Agencia HLE | La charla fue semanas atrás, en el auditorio del club Los Andes, en Lomas de Zamora. El título, debemos convenir estimado lector, sin duda alguna excitaba la curiosidad de todo ser pensante que deambule por esta tierra: “El matrimonio: su fecha de vencimiento”.
El conferencista, licenciado Martínez Aterral, acudió a una sutil humorada antes de meterse en tema. Citó a Bernard Shaw en un inglés perfecto, que, a continuación, con las debidas disculpas por mi desventurado conocimiento de la semántica de esa hermosa lengua de origen germánico que los reinos anglosajones dieron por llamar inglés, les traduzco: “El cigarrillo es el vicio más fácil de abandonar. Yo lo he dejado miles de veces”. El público sonrió al entender la metáfora, y hasta desde las últimas butacas pudo oírse una carcajada de timbre femenino.
Dio las gracias a todos los presentes y sin mediar ceremonia dijo: “¿No creen que en realidad es así? La mujer y el hombre son el cigarrillo del matrimonio. Pasamos una vida cumpliendo el contrato y violándolo con la misma frecuencia. ¡No lo soporto, lo voy a dejar! ¡No la soporto, la voy a dejar! ¿Y qué ocurre, pues? Continúan juntos, unidos, felices, sonrientes. Al principio, besándose en la boca ante cada despedida efímera; tiempo después, besándose en la mejilla; por fin, saludándose con indiferencia antes de cerrar la puerta de la casa cada mañana, o, a lo sumo, un beso seco en la frente”.

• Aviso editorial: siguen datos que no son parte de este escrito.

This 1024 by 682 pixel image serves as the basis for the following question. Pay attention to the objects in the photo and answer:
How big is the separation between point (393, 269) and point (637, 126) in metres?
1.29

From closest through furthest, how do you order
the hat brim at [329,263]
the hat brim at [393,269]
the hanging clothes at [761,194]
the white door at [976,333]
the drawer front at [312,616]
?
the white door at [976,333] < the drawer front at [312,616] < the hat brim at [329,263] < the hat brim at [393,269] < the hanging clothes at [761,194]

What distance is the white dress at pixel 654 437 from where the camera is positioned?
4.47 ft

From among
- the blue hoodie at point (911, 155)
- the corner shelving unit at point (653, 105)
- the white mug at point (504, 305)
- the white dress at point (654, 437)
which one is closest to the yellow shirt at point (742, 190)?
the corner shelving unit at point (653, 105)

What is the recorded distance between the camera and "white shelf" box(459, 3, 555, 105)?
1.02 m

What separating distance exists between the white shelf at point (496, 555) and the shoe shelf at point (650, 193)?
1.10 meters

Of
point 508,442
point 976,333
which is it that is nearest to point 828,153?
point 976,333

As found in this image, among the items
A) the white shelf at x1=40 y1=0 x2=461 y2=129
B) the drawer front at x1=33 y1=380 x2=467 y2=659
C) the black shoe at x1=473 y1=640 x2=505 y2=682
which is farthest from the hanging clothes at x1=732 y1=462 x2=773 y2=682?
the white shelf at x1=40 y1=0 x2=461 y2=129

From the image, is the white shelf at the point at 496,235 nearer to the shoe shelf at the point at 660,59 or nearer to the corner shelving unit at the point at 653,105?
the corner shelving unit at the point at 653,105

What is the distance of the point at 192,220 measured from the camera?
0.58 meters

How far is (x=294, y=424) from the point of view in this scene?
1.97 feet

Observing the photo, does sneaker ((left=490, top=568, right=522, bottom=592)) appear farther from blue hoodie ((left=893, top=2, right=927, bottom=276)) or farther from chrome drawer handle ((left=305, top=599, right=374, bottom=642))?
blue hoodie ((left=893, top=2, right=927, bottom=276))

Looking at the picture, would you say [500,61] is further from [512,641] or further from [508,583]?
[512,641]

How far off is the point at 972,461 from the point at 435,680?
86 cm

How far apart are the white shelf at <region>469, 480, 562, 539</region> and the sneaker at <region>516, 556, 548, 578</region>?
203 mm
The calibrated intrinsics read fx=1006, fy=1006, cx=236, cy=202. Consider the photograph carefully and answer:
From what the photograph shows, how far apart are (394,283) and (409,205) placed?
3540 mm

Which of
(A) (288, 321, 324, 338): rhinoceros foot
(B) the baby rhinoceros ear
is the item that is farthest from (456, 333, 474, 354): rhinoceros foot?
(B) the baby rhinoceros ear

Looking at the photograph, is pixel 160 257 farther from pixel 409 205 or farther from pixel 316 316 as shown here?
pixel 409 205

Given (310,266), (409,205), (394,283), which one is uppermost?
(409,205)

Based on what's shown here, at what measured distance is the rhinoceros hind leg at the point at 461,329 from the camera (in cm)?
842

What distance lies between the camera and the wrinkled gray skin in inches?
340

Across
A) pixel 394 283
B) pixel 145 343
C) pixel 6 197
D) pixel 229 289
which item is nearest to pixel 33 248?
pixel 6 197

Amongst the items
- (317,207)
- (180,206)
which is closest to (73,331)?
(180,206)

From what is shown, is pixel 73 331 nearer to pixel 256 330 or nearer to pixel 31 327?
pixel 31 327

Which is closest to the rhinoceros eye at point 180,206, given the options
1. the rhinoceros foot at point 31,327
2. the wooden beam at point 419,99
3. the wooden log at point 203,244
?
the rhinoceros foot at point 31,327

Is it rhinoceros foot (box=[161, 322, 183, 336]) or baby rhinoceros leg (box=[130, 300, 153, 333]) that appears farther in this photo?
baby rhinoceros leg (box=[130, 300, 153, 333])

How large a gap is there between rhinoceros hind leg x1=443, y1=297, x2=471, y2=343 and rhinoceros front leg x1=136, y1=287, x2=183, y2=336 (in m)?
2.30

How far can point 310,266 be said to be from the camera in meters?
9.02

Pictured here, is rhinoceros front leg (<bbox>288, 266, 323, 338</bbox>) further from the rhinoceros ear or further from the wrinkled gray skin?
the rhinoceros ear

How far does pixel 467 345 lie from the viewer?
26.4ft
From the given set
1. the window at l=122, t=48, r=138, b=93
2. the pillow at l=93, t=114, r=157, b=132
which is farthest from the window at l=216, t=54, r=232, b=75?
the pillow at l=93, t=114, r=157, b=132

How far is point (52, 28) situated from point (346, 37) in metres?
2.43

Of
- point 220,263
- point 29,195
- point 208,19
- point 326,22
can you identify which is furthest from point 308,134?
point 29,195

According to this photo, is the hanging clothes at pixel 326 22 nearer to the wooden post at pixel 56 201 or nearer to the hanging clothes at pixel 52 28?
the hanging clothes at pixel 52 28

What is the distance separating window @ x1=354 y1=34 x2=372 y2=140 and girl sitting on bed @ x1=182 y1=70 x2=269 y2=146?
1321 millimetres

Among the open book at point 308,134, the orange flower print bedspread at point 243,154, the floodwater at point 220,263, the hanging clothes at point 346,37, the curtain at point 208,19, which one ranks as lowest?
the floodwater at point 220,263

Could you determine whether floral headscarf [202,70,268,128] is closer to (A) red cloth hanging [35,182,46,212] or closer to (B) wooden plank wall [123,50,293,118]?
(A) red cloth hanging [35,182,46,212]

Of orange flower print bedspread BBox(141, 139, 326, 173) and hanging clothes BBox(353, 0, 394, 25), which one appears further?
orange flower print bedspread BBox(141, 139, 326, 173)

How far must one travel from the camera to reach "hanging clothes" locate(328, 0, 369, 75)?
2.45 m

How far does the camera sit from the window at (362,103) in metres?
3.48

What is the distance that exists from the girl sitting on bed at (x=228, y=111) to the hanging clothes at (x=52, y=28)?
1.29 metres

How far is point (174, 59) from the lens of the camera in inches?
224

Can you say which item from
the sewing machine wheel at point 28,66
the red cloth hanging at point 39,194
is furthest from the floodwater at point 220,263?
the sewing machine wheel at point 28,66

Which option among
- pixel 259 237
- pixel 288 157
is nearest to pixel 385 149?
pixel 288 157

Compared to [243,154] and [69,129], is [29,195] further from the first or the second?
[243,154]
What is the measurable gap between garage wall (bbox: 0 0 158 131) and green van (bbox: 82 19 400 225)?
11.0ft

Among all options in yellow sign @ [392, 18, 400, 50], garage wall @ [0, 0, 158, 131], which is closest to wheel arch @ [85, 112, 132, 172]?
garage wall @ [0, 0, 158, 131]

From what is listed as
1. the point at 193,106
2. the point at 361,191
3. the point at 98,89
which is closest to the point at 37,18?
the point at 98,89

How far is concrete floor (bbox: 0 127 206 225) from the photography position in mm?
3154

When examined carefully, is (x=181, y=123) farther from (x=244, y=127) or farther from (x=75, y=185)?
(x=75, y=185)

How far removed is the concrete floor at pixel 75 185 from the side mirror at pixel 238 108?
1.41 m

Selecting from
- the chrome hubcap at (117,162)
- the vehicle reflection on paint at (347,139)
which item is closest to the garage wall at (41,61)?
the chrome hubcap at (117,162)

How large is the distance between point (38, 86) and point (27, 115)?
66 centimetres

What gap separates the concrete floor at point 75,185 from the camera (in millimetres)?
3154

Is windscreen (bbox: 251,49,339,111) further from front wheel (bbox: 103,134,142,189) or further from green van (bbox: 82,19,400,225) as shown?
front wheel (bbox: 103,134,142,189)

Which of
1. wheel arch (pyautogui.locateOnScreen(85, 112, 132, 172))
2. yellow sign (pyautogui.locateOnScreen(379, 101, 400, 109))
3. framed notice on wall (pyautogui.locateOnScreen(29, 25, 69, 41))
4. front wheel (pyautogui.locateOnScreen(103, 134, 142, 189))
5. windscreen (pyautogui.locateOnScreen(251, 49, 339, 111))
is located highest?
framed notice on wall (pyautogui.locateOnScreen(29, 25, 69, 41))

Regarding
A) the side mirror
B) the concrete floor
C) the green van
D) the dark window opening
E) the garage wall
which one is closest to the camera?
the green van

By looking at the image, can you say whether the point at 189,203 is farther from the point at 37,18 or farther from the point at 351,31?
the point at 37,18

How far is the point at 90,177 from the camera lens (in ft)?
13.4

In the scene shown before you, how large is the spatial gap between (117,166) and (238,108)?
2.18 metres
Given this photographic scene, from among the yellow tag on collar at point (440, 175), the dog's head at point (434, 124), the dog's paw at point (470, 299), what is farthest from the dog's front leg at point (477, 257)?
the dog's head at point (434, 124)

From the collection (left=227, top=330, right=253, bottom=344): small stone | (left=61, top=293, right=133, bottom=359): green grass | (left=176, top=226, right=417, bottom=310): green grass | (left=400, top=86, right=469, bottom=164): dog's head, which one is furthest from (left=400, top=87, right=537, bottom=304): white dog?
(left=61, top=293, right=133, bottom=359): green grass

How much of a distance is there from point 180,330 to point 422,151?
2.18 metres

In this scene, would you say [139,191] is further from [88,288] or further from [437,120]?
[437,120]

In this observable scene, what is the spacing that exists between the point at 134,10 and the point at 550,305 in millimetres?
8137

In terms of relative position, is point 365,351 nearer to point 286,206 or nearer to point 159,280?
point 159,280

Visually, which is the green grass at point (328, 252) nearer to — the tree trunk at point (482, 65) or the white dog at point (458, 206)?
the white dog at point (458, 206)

El licenciado Martínez Aterral hizo una pausa, tomó un trago de agua, se pasó la mano derecha por la cabeza calva, y explotó: “¡Vamos señoras y señores aquí presentes! Eso ocurre porque hay un contrato legal, social, cultural, diríamos que atávico, que nos indica, en un acto de demencia cuasi criminal, que el matrimonio es una unión eterna e indisoluble! El matrimonio, nos han enseñado, es una comunión de por vida. Creo que ninguno de los presentes, ni de los que están por la calle, o durmiendo, o mirando con asombro la pantalla del televisor, tuvo en cuenta la magnitud que tenía esta comunión a la hora de firmar unos papeles, sacarse fotos, aguantar con estoicismo al idiota de la lluvia de arroz, y después almorzar con la familia, y a la noche tener una noche que nunca será mejor que la primera. Ni hablar de la pareja que además cayó en la pecaminosa ocurrencia de ponerse a caminar sobre una alfombra roja hacia al altar de una iglesia. Sus problemas son sustantivamente mayores. Entonces, queridos todos, ¿por qué no pensar en la elucubración de una ley que permita el matrimonio temporario? Quiero decir, un vínculo que tenga fecha de vencimiento, convenido por las partes, pero que por supuesto pueda ser renovado. Un contrato de, por ejemplo, seis meses, o de nueve o quince. Y al cabo del vencimiento, si los dos están de acuerdo, a renovar y a renovar. Pero que la ley también permita, a cualquiera de las partes, decir no, ni en broma, hasta aquí he llegado, pelotude, te podés ir a la concha de tu madre”.